Image source, Getty Images

The government is set to cap the price of electricity from older renewable and nuclear facilities as early as this week, the BBC understands.

The plans could hit the profits of energy companies including SSE, Scottish Power, RWE and EDF Energy.

Firms are concerned that further price limits could upset the UK’s reputation for a stable regulatory environment and deter future investment.

Energy bosses will discuss their concerns with the government on Monday.

Currently, the price of electricity generated in older facilities is linked to the cost of gas. This is different at newer facilities, who produce power at an agreed price.

In years gone by, electricity produced by gas had been the cheapest – but this is no longer the case.

In fact, those nuclear and renewable producers are making very significant excess profits because the price of gas has rocketed, but their costs of production have not.

These profits have prompted calls for a windfall tax on them.

This was looked at by the Treasury under former Chancellor Rishi Sunak, but was ultimately rejected as it was very complex and energy producers argued it sent a perverse message about investment in renewables.

Also, the problem with a windfall tax is that while it addresses the profit, the price doesn’t come down.

If you cap the price – then profits, prices and therefore inflation comes down. The latter is a key attraction to the government, which has £500bn of debt.

The electricity producers are lobbying hard against this and warn that an intervention like this has several risks.

Firstly, it will reduce the incentive for energy retailers to buy in advance – creating a less predictable, more volatile market.

Secondly, they have already sold most of what they expect to produce this year and next.

Any government haste to tinker with contracts already signed could cause market disruptions at a time when the volatile economic weather can magnify market dislocations into major crises, energy firms said.
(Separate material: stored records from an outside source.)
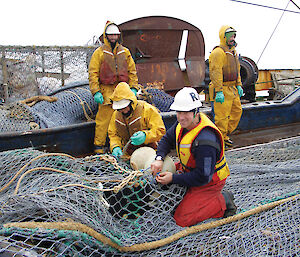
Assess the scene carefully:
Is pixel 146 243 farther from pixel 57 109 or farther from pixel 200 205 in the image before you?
pixel 57 109

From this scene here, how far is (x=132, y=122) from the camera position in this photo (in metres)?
3.78

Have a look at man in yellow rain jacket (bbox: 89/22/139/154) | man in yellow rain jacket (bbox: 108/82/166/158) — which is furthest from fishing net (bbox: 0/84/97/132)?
man in yellow rain jacket (bbox: 108/82/166/158)

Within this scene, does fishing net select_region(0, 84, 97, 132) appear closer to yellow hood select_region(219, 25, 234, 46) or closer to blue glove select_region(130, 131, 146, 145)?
blue glove select_region(130, 131, 146, 145)

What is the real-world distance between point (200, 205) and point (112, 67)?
121 inches

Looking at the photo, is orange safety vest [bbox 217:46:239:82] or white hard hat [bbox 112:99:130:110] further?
orange safety vest [bbox 217:46:239:82]

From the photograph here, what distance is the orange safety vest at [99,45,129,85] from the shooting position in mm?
4934

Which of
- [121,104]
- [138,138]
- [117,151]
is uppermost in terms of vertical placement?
[121,104]

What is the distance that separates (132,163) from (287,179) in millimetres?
1988

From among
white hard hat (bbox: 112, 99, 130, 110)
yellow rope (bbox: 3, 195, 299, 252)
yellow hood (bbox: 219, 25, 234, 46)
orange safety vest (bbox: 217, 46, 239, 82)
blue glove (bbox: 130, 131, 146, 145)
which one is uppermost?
yellow hood (bbox: 219, 25, 234, 46)

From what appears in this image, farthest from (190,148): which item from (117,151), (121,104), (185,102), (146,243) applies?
(117,151)

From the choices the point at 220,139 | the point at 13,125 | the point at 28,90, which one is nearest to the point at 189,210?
the point at 220,139

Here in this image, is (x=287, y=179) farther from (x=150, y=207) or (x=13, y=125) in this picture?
(x=13, y=125)

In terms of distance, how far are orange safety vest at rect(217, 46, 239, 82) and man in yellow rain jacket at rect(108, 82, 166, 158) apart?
8.40ft

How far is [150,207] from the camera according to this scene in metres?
2.77
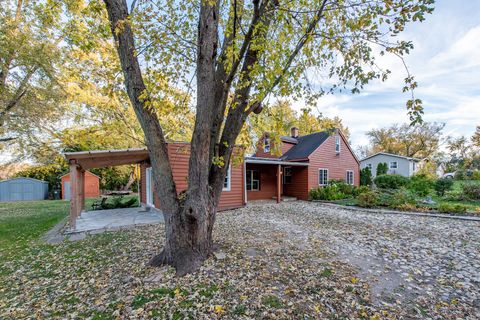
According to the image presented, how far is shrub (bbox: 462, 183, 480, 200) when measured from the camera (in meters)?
10.8

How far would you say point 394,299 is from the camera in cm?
296

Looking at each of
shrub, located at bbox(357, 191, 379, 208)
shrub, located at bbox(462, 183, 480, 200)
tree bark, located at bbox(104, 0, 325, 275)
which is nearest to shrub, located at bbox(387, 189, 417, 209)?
shrub, located at bbox(357, 191, 379, 208)

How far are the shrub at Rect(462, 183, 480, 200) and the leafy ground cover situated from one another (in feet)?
24.5

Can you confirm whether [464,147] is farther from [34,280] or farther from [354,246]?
[34,280]

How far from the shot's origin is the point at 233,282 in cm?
335

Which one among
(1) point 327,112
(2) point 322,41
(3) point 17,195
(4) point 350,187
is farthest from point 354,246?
(3) point 17,195

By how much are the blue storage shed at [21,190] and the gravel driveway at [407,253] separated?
2160 centimetres

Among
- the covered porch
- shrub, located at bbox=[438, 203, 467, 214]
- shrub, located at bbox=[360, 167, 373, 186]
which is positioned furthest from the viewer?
→ shrub, located at bbox=[360, 167, 373, 186]

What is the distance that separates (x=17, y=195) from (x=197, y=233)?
2344 cm

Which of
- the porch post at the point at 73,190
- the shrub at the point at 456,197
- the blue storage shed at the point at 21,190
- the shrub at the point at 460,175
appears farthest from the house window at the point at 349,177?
the blue storage shed at the point at 21,190

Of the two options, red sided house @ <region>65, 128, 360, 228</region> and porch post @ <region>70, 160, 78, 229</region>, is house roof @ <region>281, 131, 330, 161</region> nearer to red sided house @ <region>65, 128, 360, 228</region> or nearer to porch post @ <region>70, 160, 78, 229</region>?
red sided house @ <region>65, 128, 360, 228</region>

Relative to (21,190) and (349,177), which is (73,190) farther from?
(21,190)

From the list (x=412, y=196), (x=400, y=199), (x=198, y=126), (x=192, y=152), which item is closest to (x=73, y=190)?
(x=192, y=152)

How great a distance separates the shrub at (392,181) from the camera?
1584 cm
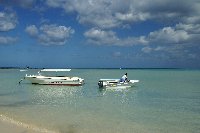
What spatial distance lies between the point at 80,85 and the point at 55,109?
24097 mm

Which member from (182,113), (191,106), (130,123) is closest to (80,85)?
(191,106)

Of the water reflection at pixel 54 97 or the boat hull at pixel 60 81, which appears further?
the boat hull at pixel 60 81

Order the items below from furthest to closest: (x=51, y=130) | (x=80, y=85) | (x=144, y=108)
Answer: (x=80, y=85) < (x=144, y=108) < (x=51, y=130)

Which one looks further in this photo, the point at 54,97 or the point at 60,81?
the point at 60,81

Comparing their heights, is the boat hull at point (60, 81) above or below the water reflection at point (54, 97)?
above

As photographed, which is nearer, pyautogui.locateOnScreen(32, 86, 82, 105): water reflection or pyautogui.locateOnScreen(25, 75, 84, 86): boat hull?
pyautogui.locateOnScreen(32, 86, 82, 105): water reflection

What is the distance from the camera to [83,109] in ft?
75.3

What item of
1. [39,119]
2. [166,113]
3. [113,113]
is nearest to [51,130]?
[39,119]

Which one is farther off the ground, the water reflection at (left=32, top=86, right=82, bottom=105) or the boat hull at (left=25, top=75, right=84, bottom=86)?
the boat hull at (left=25, top=75, right=84, bottom=86)

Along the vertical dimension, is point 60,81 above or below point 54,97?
above

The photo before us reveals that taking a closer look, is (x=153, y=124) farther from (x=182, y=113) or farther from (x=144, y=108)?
(x=144, y=108)

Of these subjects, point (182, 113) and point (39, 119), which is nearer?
point (39, 119)

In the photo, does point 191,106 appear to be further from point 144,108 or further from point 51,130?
point 51,130

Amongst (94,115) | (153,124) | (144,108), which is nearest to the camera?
(153,124)
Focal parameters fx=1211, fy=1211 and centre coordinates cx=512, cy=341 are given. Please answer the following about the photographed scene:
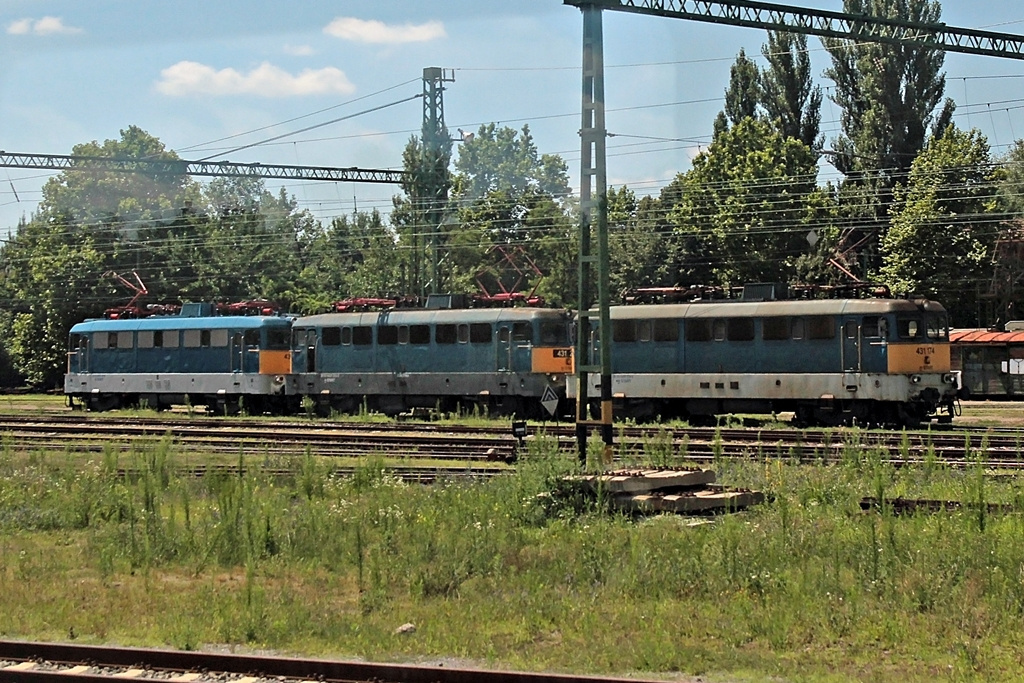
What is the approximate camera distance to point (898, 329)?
2717 centimetres

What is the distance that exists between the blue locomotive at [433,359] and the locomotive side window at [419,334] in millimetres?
28

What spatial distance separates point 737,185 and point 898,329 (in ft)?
92.1

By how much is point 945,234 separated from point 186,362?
100.0 feet

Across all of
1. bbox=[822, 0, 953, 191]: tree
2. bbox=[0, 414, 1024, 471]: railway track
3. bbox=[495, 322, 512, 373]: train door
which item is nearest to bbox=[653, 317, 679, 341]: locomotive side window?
bbox=[0, 414, 1024, 471]: railway track

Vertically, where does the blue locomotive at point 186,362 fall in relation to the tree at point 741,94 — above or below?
below

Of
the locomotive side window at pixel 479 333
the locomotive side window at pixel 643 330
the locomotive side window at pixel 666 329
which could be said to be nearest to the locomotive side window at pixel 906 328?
the locomotive side window at pixel 666 329

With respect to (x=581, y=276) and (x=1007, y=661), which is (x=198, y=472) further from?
(x=1007, y=661)

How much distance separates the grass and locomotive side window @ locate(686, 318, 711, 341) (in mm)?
13863

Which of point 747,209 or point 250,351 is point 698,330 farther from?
point 747,209

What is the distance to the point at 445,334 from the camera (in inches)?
1299

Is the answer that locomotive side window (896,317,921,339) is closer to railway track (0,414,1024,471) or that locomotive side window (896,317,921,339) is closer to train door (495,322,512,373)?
railway track (0,414,1024,471)

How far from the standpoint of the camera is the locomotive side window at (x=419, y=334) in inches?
1314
Some energy bosses said they would actually prefer a windfall tax – with one mentioning he would be happy to pay tax at 25% rather than the current 19% and pointed out that the oil and gas companies are able to reduce their tax burden by 91% for every pound they invested.

One said that it “would be perverse to impose higher effective taxes on renewables than on oil and gas companies.”

The electricity producers are trying to protect their profits but the government is equally determined to find a way to lower bills and inflation.

If it does cause market chaos and deters future investment, the industry will say the government has been warned.